I'm learning syntax of Swift and wonder, why the following code isn't working as I expect it to:
for i in 1...100{
switch (i){
case 1:
Int(i%3) == 0
println("Fizz")
case 2:
Int(i%5) == 0
println("Buzz")
default:
println("\(i)")
}
}
I want to print Fizz every time number is divisible by 3 (3, 6, 9, 12, etc) and print Buzz every time it's divisible by 5. What piece of the puzzle is missing?
Note: I did solve it using the following:
for ( var i = 0; i < 101; i++){
if (Int(i%3) == 0){
println("Fizz")
} else if (Int(i%5) == 0){
println("Buzz")
} else {
println("\(i)")
}
}
I want to know how to solve this using Switch. Thank you.
The usual rules for the FizzBuzz game
are to replace every multiple of 3 by "Fizz", every multiple of 5 by "Buzz", and
every multiple of both 3 and 5 by "FizzBuzz".
This can be done with a switch statement on the tuple (i % 3, i % 5).
Note that _ means "any value":
for i in 1 ... 100 {
switch (i % 3, i % 5) {
case (0, 0):
print("FizzBuzz")
case (0, _):
print("Fizz")
case (_, 0):
print("Buzz")
default:
print(i)
}
}
Switch statements in Swift support value bindings.
This allows you to assign a value that matches a certain condition (evaluated via the where clause) to a temporary variable (x & y here):
for i in 1...100 {
switch (i){
case let x where x%3 == 0:
println("Fizz")
case let y where y%5 == 0:
println("Buzz")
default:
println("\(i)")
}
}
You could also use the assigned temp value in the case body.
Update:
Matt Gibson points out in the comments, that you can omit the assignment to a temp var if you are not going to use it in the case body.
So a more concise version of the above code would be:
for i in 1...100 {
switch (i){
case _ where i%3 == 0:
println("Fizz")
case _ where i%5 == 0:
println("Buzz")
default:
println("\(i)")
}
}
Side note: Your 2 code samples are slightly different (the first one uses the range 0-100 as input, while the second one operates on 1-100). My sample is based on your first code snippet.

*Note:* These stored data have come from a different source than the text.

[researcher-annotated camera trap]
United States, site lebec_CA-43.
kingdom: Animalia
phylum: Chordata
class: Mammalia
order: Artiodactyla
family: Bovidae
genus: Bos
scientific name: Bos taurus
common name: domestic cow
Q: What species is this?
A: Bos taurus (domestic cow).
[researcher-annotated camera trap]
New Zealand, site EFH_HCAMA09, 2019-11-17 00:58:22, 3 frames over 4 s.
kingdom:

This is a more general answer for people who come here just wanting to know how to use the switch statement in Swift.
General usage
switch someValue {
case valueOne:
// executable code
case valueTwo:
// executable code
default:
// executable code
}
Example
let someValue = "horse"
switch someValue {
case "horse":
print("eats grass")
case "wolf":
print("eats meat")
default:
print("no match")
}
Notes:
No break statement is necessary. It is the default behavior. Swift switch cases do not "fall through". If you want them to fall through to the code in the next case, you must explicitly use the fallthrough keyword.
Every case must include executable code. If you want to ignore a case, you can add a single break statement.

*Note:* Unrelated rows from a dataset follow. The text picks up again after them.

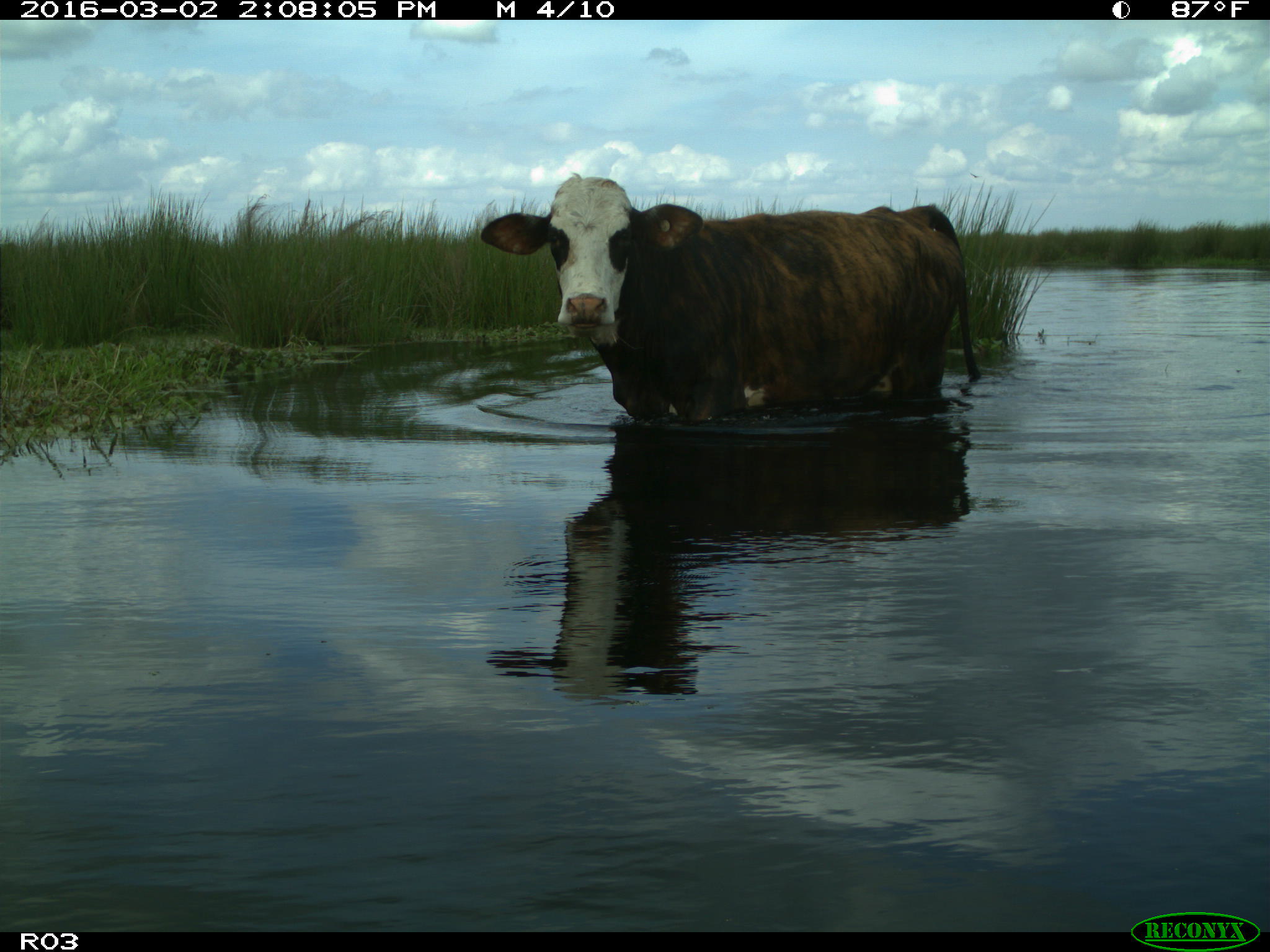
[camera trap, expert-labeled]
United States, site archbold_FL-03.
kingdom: Animalia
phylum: Chordata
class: Mammalia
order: Artiodactyla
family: Bovidae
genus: Bos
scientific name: Bos taurus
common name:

The cases must be exhaustive. That is, they must cover every possibly value. If it is not feasible to include enough case statements, a default statement can be included last to catch any other values.

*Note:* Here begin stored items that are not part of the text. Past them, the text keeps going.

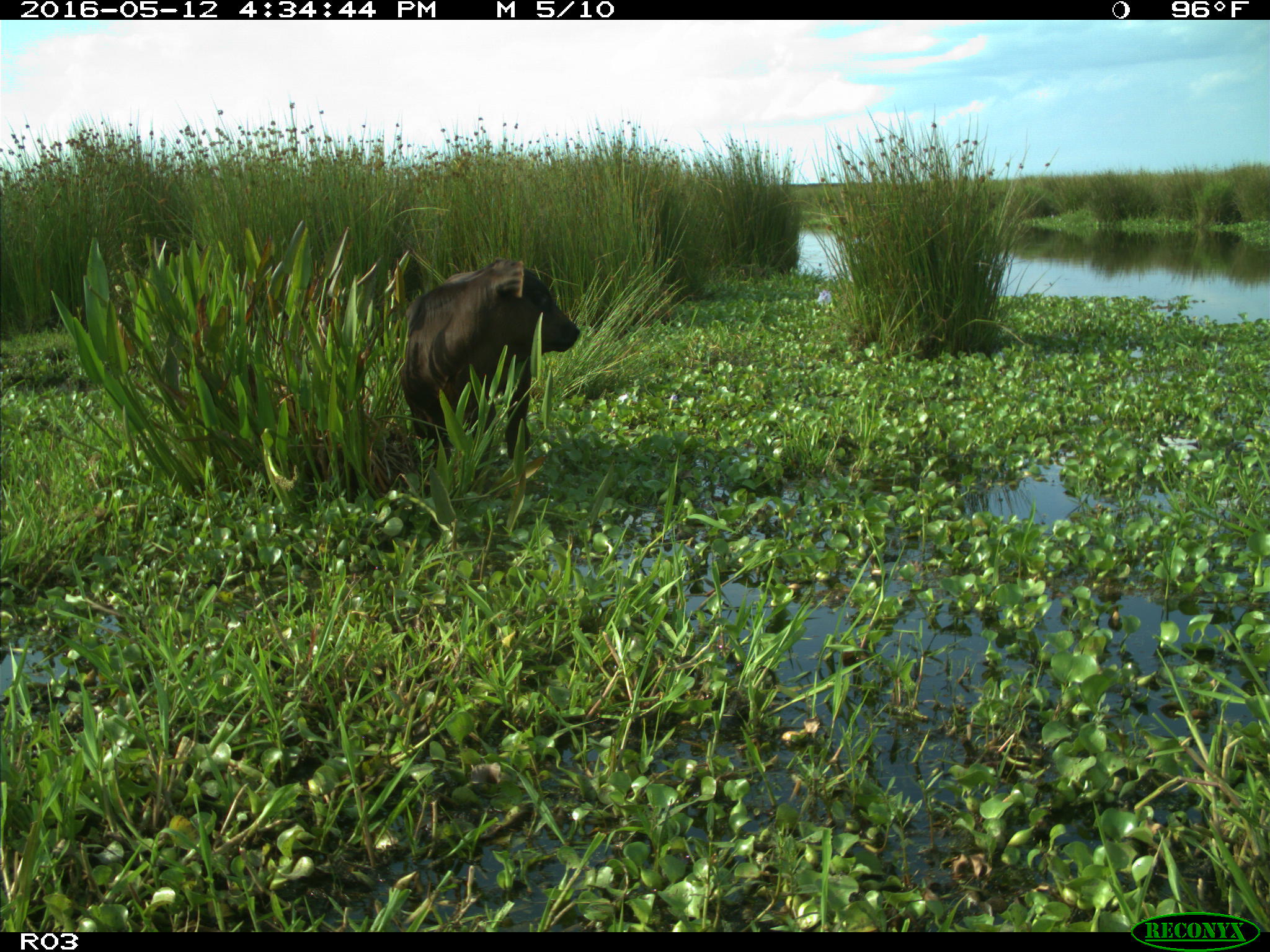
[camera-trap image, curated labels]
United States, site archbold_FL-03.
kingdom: Animalia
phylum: Chordata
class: Mammalia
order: Artiodactyla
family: Bovidae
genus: Bos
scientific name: Bos taurus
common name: domestic cow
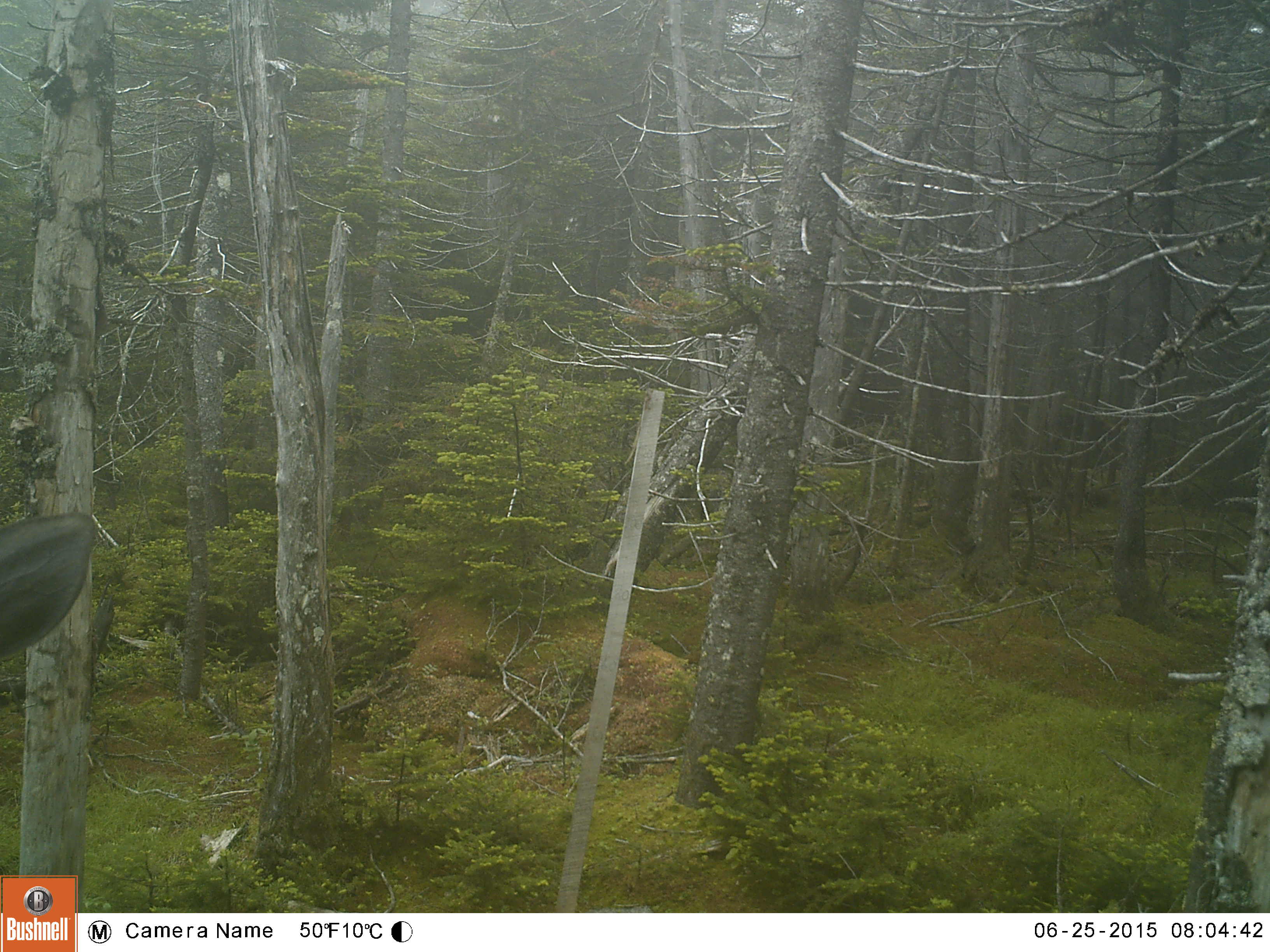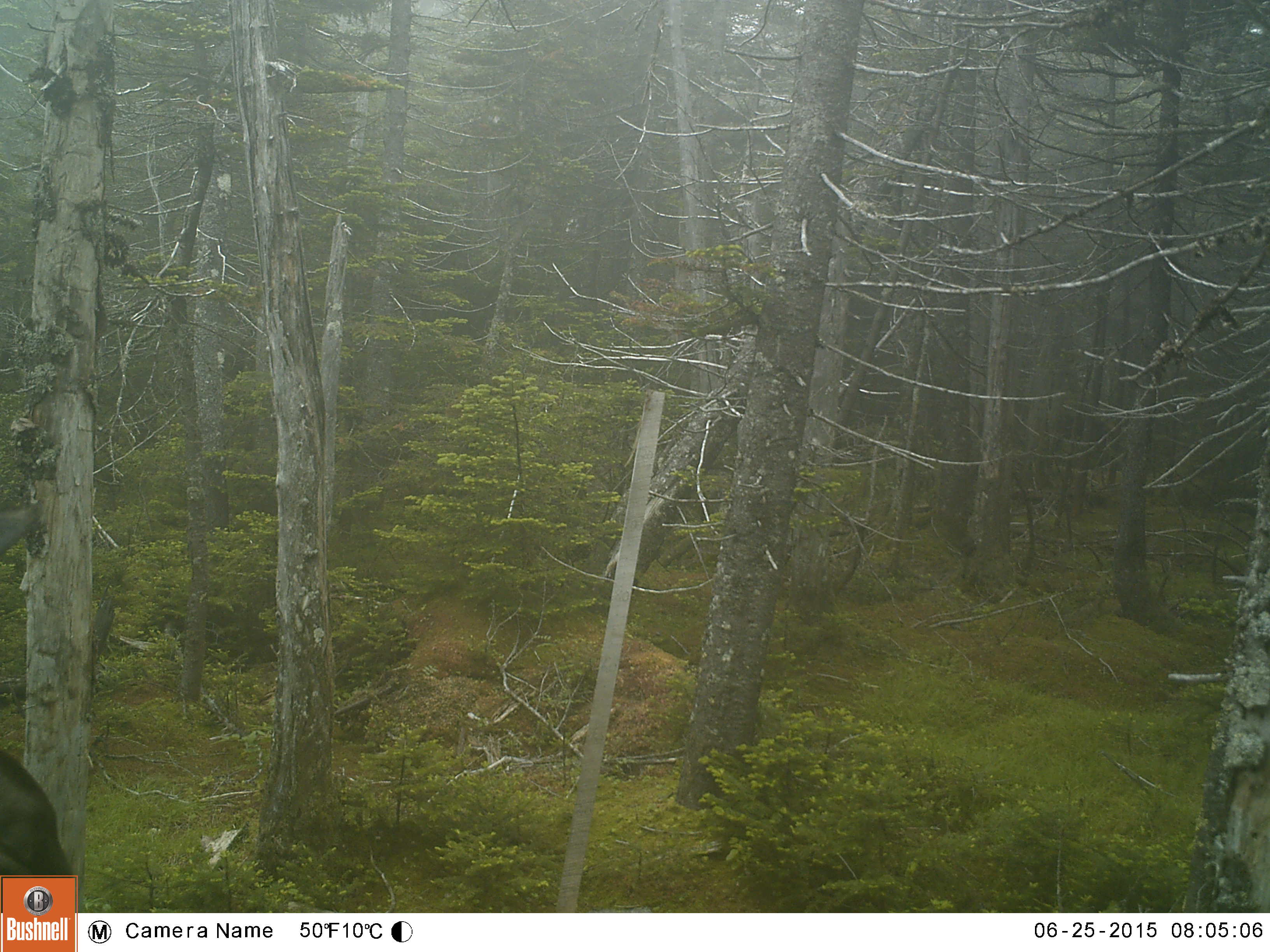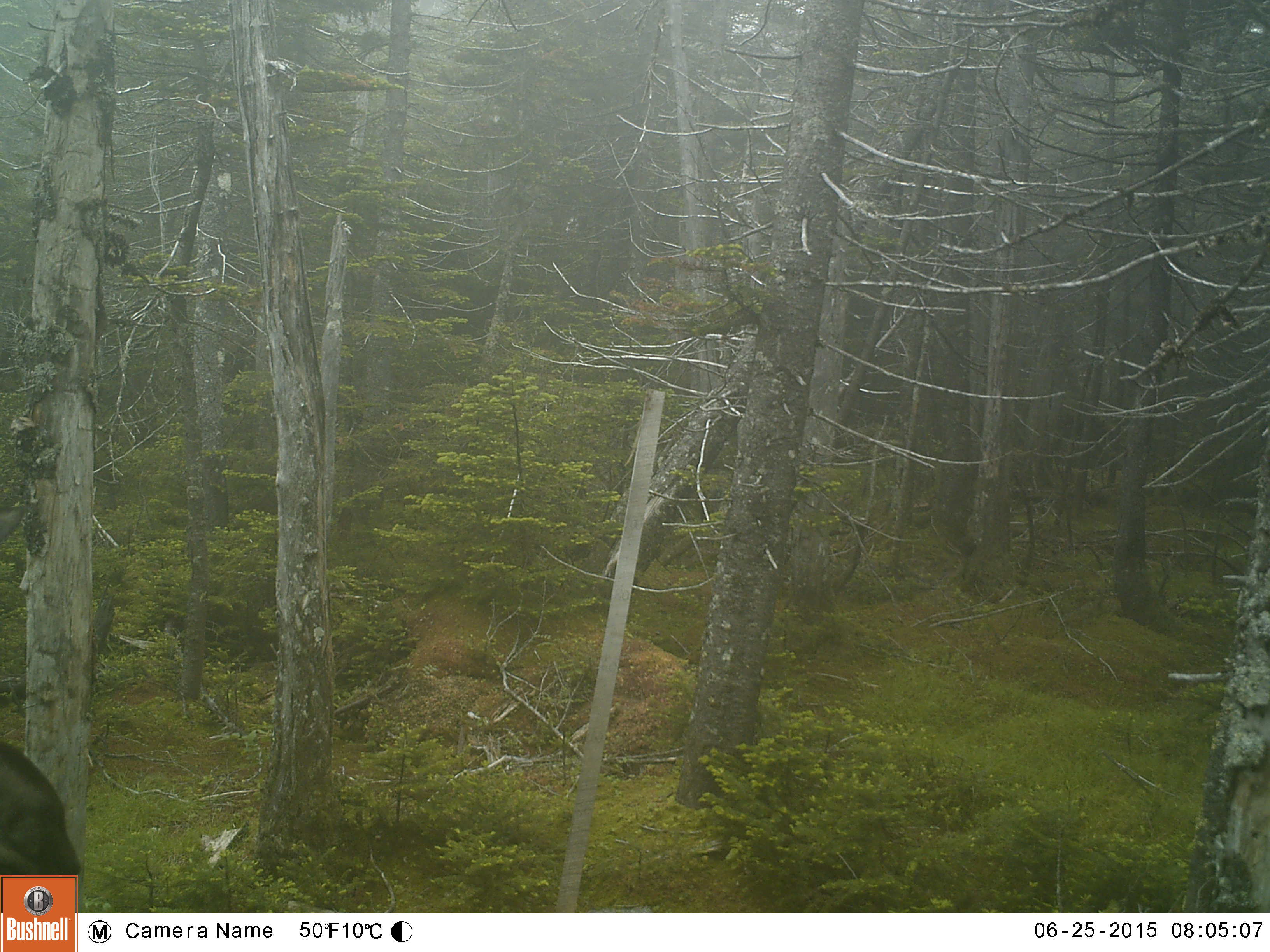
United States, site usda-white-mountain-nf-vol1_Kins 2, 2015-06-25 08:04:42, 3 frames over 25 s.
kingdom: Animalia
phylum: Chordata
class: Mammalia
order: Artiodactyla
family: Cervidae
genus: Alces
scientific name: Alces alces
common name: moose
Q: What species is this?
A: Moose (Alces alces).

The Swift switch statement is very flexible. The following sections include some other ways of using it.
Matching multiple values
You can match multiple values in a single case if you use separate the values with commas. This is called a compound case.
let someValue = "e"
switch someValue {
case "a", "b", "c":
// executable code
case "d", "e":
// executable code
default:
// executable code
}
You can also match whole intervals.
let someValue = 4
switch someValue {
case 0..<10:
// executable code
case 10...100:
// executable code
default:
// executable code
}
You can even use tuples. This example is adapted from the documentation.
let aPoint = (1, 1)
switch aPoint {
case (0, 0):
// only catches an exact match for first and second
case (_, 0):
// any first, exact second
case (-2...2, -2...2):
// range for first and second
default:
// catches anything else
}
Value Bindings
Sometimes you might want to create a temporary constant or variable from the switch value. You can do this right after the case statement. Anywhere that a value binding is used, it will match any value. This is similar to using _ in the tuple example above. The following two examples are modified from the documentation.
let anotherPoint = (2, 0)
switch anotherPoint {
case (let x, 0):
// can use x here
case (0, let y):
// can use y here
case let (x, y):
// can use x or y here, matches anything so no "default" case is necessary
}
You can further refine the matching by using the where keyword.
let yetAnotherPoint = (1, -1)
switch yetAnotherPoint {
case let (x, y) where x == y:
// executable code
case let (x, y) where x == -y:
// executable code
case let (x, y):
// executable code
}
Further study
This answer was meant to be a quick reference. Please read the full documentation for more. It isn't difficult to understand.
This is how it can be done
var i = 0
switch i {
case i where i % 5 == 0 && i % 3 == 0: print(" Fizz Buzz")
case i where i % 3 == 0 : print("Fizz")
case i where i % 5 == 0 : print("Buzz")
default: print(i)
}
The industry standard behaviour of switch can lead to bugs similar to "Go to Fail".
Basically the code doesn't always do exactly what it looks like the code will do when reading over it, which leads to code auditors skipping over critical bugs.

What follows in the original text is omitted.